• _RECORDS TO USE_
_ _ _ _

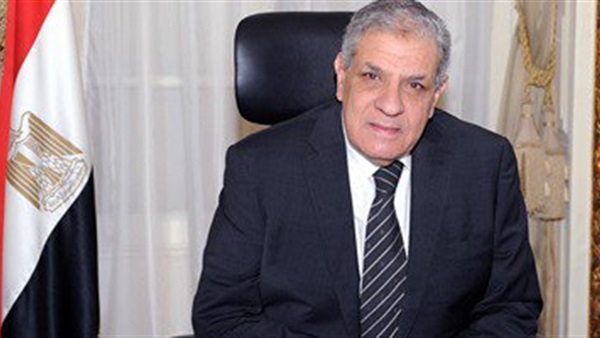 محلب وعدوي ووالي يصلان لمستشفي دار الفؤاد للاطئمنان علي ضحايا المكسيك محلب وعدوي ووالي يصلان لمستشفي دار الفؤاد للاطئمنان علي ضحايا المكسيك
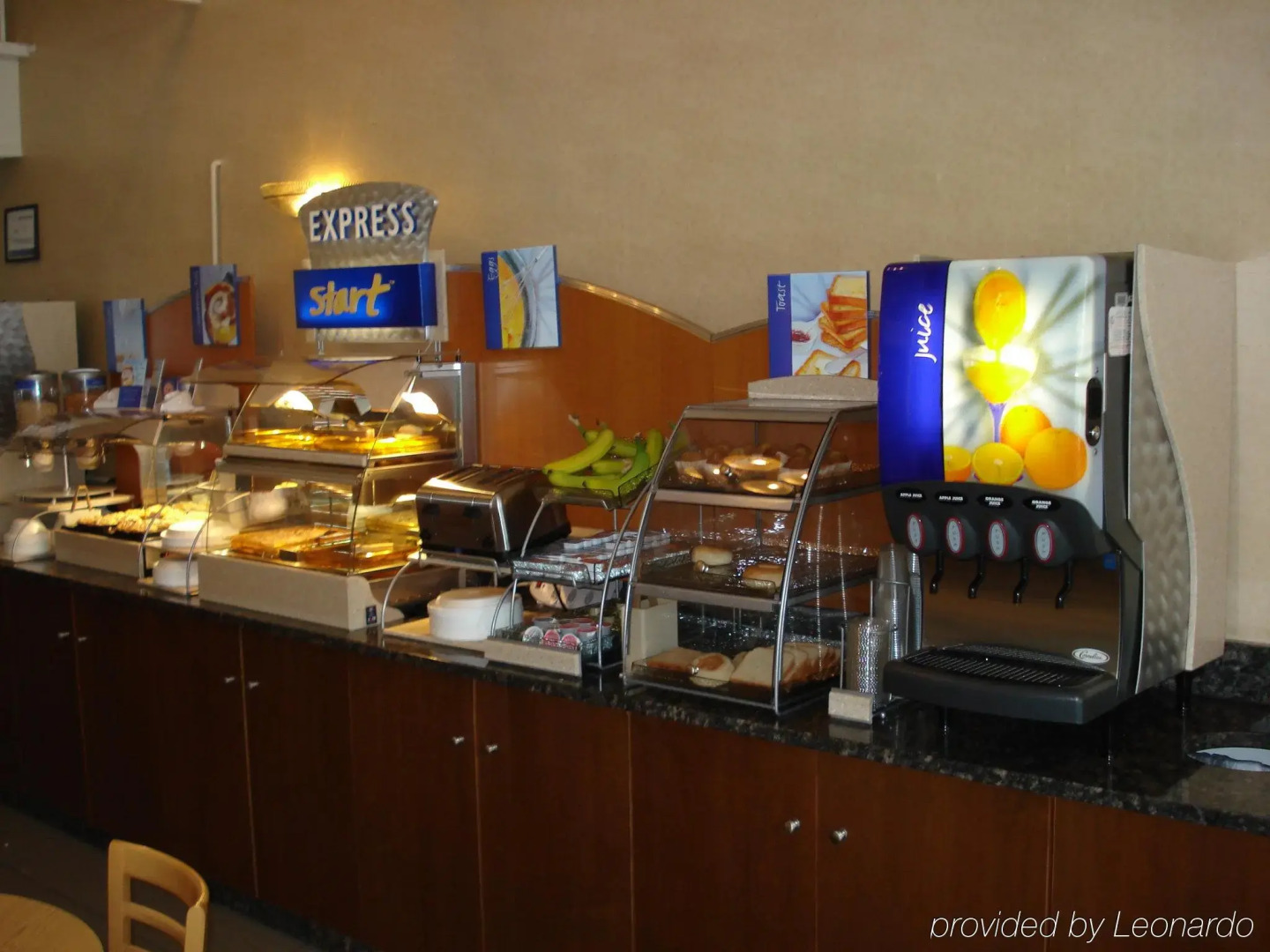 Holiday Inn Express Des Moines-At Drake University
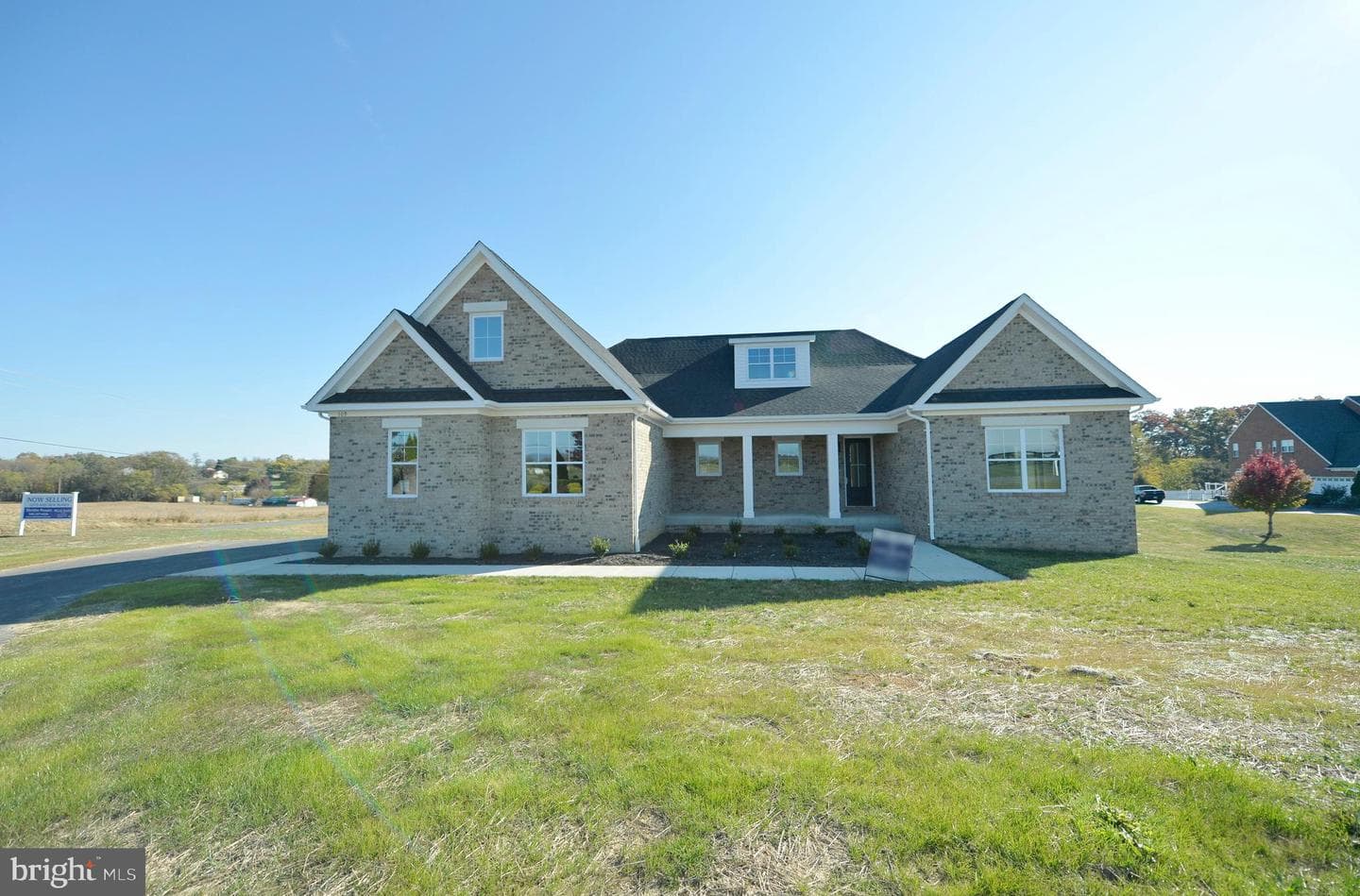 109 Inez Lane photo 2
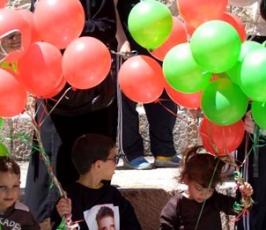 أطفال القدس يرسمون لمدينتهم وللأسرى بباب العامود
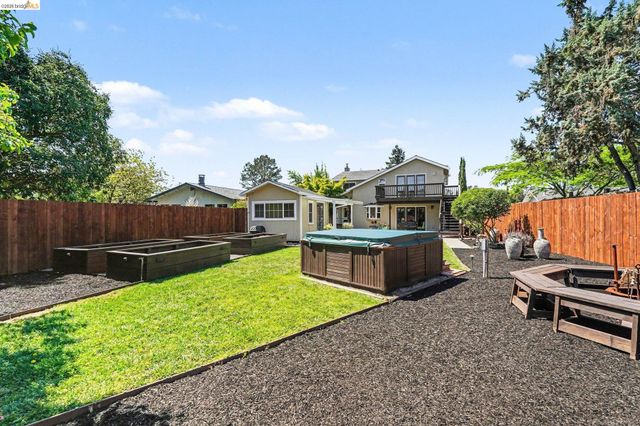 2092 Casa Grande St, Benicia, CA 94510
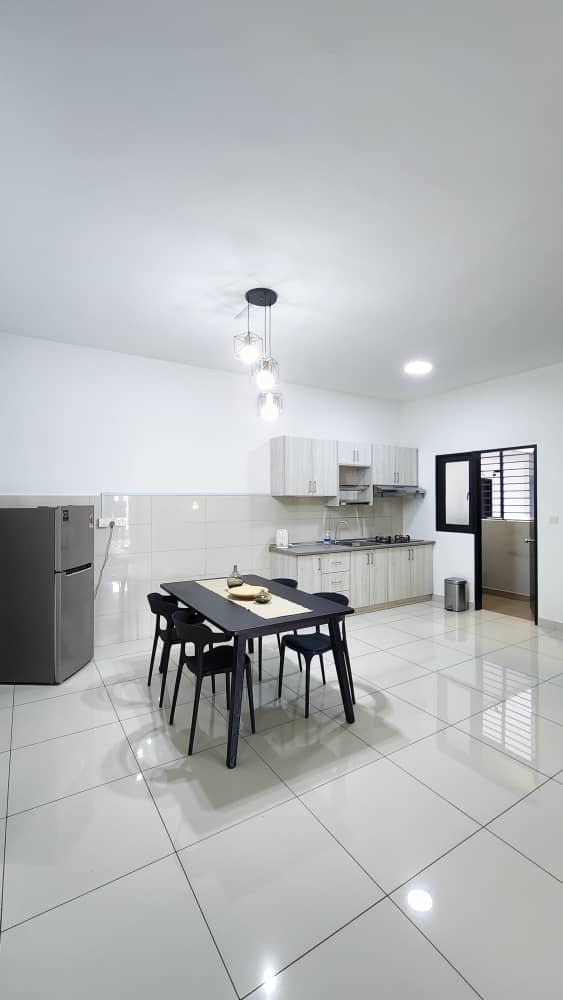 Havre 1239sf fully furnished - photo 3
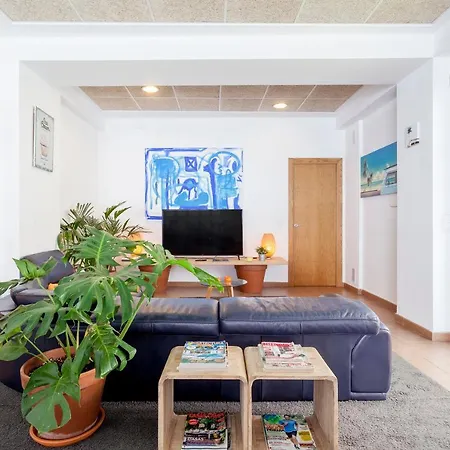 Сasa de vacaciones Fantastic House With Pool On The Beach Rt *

_ _ _ _

• _WHAT NEEDS TO BE DONE_
Word for word, copy out each record; do not include pictures.

• _EXERCISE SOLUTION_
 محلب وعدوي ووالي يصلان لمستشفي دار الفؤاد للاطئمنان علي ضحايا المكسيك محلب وعدوي ووالي يصلان لمستشفي دار الفؤاد للاطئمنان علي ضحايا المكسيك
 Holiday Inn Express Des Moines-At Drake University
 109 Inez Lane photo 2
 أطفال القدس يرسمون لمدينتهم وللأسرى بباب العامود
 2092 Casa Grande St, Benicia, CA 94510
 Havre 1239sf fully furnished - photo 3
 Сasa de vacaciones Fantastic House With Pool On The Beach Rt *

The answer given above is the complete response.